### Exercise input
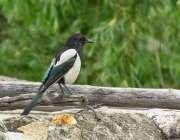گلگت: دریائے انڈس کنارے بیٹھا پرندہ خوبصورت منظر پیش کر رہا ہے۔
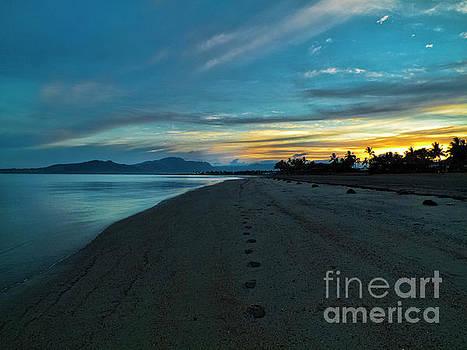Fiji Dawn by Karen Lewis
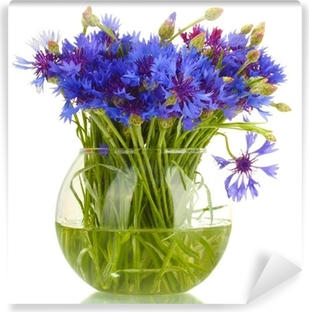 cornflowers in glass vase isolated on white Self-Adhesive Wall Mural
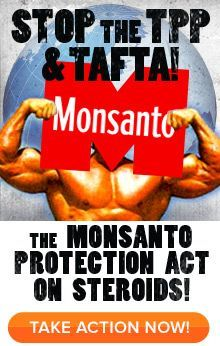Stop the TPP Trade Agreement | Help Stop Secret Trade Deals, the TPP and TAFTA: the global Monsanto ...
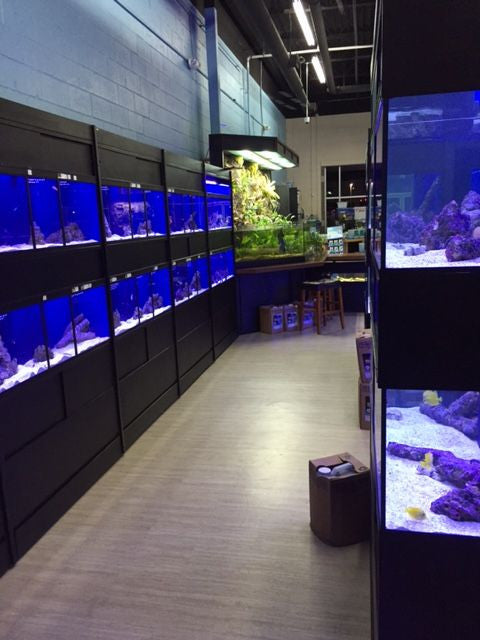 Commercial Marine Fish Display Racks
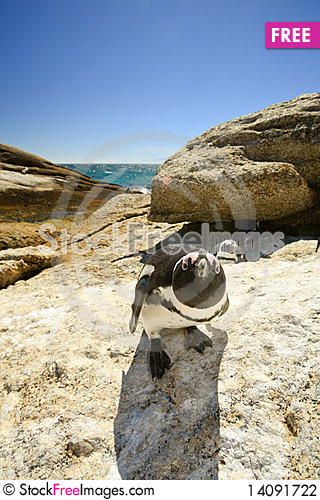 Free Penguin Looking In The Camera Stock Photography - 14091722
######
**Problem to solve:** All lines from the one containing "Fiji Dawn by Karen Lewis" through the end of the data are to be written out exactly, with nothing added; skip the pictures.

**Answer:**
Fiji Dawn by Karen Lewis
 cornflowers in glass vase isolated on white Self-Adhesive Wall Mural
Stop the TPP Trade Agreement | Help Stop Secret Trade Deals, the TPP and TAFTA: the global Monsanto ...
 Commercial Marine Fish Display Racks
 Free Penguin Looking In The Camera Stock Photography - 14091722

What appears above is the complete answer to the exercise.